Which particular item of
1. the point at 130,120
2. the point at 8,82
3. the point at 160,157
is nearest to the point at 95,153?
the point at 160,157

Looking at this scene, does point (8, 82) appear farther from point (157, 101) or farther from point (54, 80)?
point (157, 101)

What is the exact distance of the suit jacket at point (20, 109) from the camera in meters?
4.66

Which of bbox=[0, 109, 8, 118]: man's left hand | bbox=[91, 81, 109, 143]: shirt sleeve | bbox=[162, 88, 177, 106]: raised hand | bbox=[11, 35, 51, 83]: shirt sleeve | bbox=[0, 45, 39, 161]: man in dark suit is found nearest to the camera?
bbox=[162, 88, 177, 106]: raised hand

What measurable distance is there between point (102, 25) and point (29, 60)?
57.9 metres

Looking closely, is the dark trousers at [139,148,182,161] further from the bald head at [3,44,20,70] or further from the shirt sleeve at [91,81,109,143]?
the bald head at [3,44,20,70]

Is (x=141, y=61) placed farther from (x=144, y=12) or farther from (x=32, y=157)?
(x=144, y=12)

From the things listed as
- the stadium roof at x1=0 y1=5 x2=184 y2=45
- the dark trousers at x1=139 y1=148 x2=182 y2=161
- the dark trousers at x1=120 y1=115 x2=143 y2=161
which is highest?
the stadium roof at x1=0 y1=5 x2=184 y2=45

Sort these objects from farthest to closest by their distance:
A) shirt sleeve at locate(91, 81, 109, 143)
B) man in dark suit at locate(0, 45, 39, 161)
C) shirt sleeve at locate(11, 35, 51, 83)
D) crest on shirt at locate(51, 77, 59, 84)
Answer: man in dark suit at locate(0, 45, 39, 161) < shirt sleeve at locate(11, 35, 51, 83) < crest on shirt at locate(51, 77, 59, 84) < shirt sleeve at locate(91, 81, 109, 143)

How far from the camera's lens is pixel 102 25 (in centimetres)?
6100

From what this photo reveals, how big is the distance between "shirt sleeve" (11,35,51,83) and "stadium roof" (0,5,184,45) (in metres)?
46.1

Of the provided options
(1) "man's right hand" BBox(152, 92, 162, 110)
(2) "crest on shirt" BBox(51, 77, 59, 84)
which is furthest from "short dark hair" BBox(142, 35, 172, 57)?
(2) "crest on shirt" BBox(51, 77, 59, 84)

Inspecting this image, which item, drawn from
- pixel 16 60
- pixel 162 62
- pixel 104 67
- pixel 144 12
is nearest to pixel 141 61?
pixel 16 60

__________________________________________________

> [Goal] Rewrite all the rows above, changing "dark trousers" to "black trousers" wherever it occurs and leaving everything else as it is.

> [The solution]
Which particular item of
1. the point at 130,120
2. the point at 8,82
3. the point at 160,157
is nearest to the point at 95,153?
the point at 160,157

Looking at this scene, does point (8, 82) appear farther from point (157, 101) or farther from point (54, 80)?
point (157, 101)

What is the exact distance of the suit jacket at point (20, 109) from the camera in meters?
4.66

Which of bbox=[0, 109, 8, 118]: man's left hand | bbox=[91, 81, 109, 143]: shirt sleeve | bbox=[162, 88, 177, 106]: raised hand | bbox=[11, 35, 51, 83]: shirt sleeve | bbox=[0, 45, 39, 161]: man in dark suit is found nearest to the camera?
bbox=[162, 88, 177, 106]: raised hand

What measurable distance is there between point (102, 25) and point (29, 60)?
57.9 metres

Looking closely, is the black trousers at [139,148,182,161] further from the bald head at [3,44,20,70] or further from the shirt sleeve at [91,81,109,143]?
the bald head at [3,44,20,70]

Is (x=141, y=61) placed farther from (x=144, y=12) or farther from (x=32, y=157)?
(x=144, y=12)

From the things listed as
- the stadium roof at x1=0 y1=5 x2=184 y2=45
- the black trousers at x1=139 y1=148 x2=182 y2=161
- the black trousers at x1=120 y1=115 x2=143 y2=161
which is highest?
the stadium roof at x1=0 y1=5 x2=184 y2=45

Sort these objects from farthest to closest by their distance:
A) shirt sleeve at locate(91, 81, 109, 143)
B) man in dark suit at locate(0, 45, 39, 161)
C) shirt sleeve at locate(11, 35, 51, 83)
D) crest on shirt at locate(51, 77, 59, 84)
Answer: man in dark suit at locate(0, 45, 39, 161) < shirt sleeve at locate(11, 35, 51, 83) < crest on shirt at locate(51, 77, 59, 84) < shirt sleeve at locate(91, 81, 109, 143)

How far from the camera's lens is pixel 102 25 (in centimetres)?
6100

From what this photo reveals, how big is the distance between "shirt sleeve" (11,35,51,83) and "stadium roof" (0,5,184,45) (in metres)?
46.1

Of the provided options
(1) "man's right hand" BBox(152, 92, 162, 110)
(2) "crest on shirt" BBox(51, 77, 59, 84)
which is furthest from "short dark hair" BBox(142, 35, 172, 57)?
(2) "crest on shirt" BBox(51, 77, 59, 84)

Inspecting this image, which item, drawn from
- pixel 16 60
- pixel 162 62
- pixel 104 67
- pixel 144 12
is nearest to pixel 141 61?
pixel 16 60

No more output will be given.